Anomalous orientation-dependent effective pair interaction among histidine and other amino acid residues in metalloproteins: breakdown of the hydropathy scale index.

Hydropathy scale is widely used to obtain a measure of the effective interaction between any two amino acid residues in proteins and is based on the assumption that attraction between two hydrophobic groups and repulsion between hydrophilic groups (in water) can be translated straightforwardly to protein environment. Here we employ a recently developed statistical mechanical approach combined with the Protein Data Bank to obtain both distance- and orientation-dependent potential of mean force (ODPMF). This allowed us to explore effective pair potential among many amino acid residues and to examine the validity of the hydropathy scale in modeling the interaction among amino acid residues. We find that in some cases, like Phe-Phe and Lys-Lys, the hydropathy scale approach is largely obeyed. However, we also observe many unexpected pair interactions which defy the trend given by published hydropathy scales.
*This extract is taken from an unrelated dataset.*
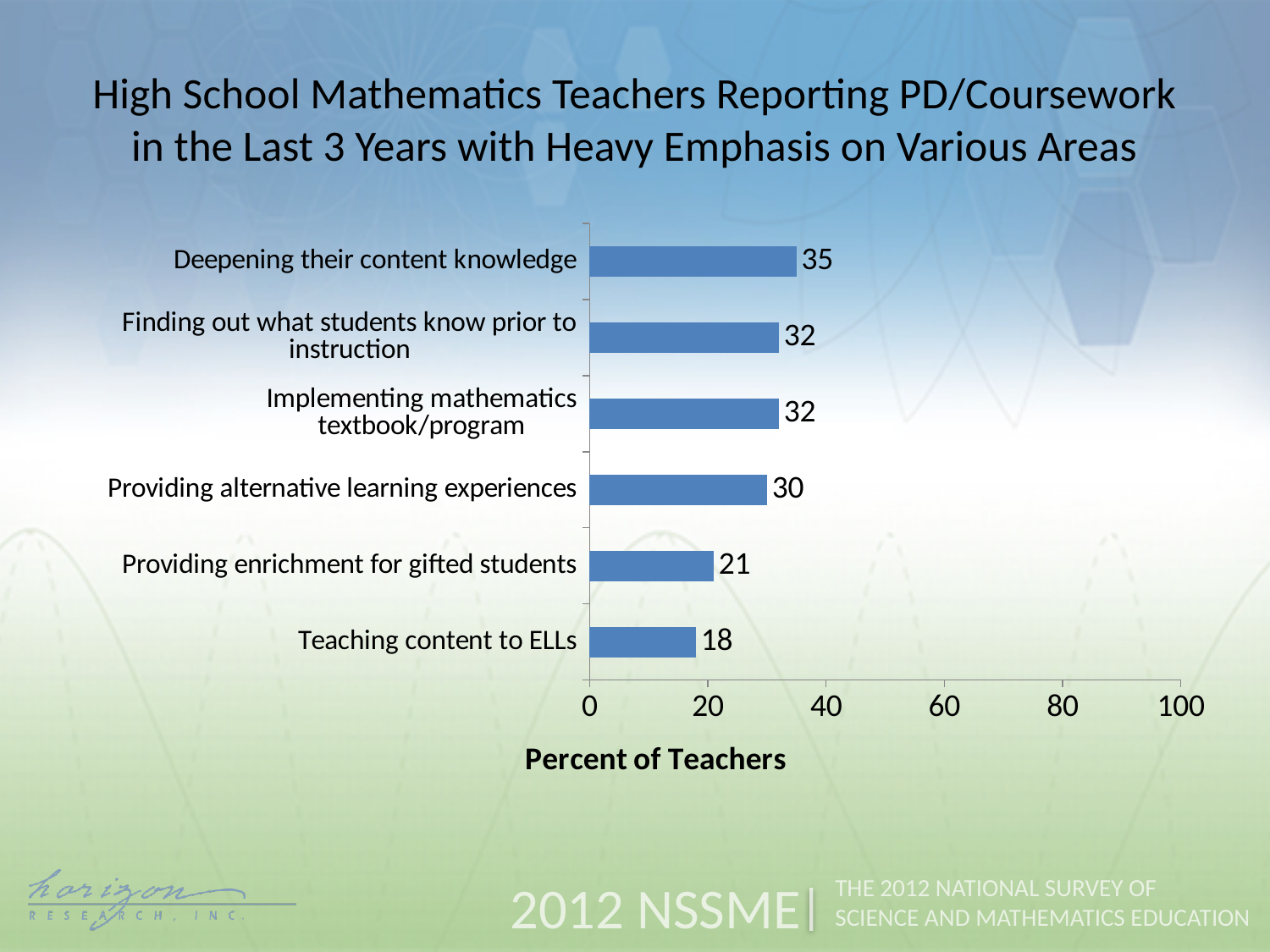
Which is larger: the value for Providing alternative learning experiences or the value for Providing enrichment for gifted students? Providing alternative learning experiences How many areas are shown in the chart? 6 What is the label of the horizontal axis? Percent of Teachers What is the difference between the values for Deepening their content knowledge and Teaching content to ELLs? 17 Which area has the highest percent of teachers? Deepening their content knowledge What is the value for Providing enrichment for gifted students? 21 Is the value for Finding out what students know prior to instruction greater or less than 40? less What is the value for Providing alternative learning experiences? 30 What is the value for Teaching content to ELLs? 18 What kind of chart is shown on the slide? Bar chart Which area has the lowest percent of teachers? Teaching content to ELLs What percent of teachers reported PD/coursework with heavy emphasis on deepening their content knowledge? 35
An example of the former is the arginine-arginine (Arg-Arg) pair interaction which is found to be strongly and surprisingly attractive at short separation, even though it is the most hydrophilic residue. Here the head-to-head (see text) interaction is also stabilized. Tryptophan residues also exhibit strong attractive interaction. Equally important, we find strong influence of metal in determining effective interaction among the amino acid residues. It is the behavior of the histidine (His) which is found to be the most unusual. It exhibits a strong attractive interaction with itself which gets significantly enhanced in metalloproteins. These results highlight the important (sometime hidden) role of metals in protein structure and folding.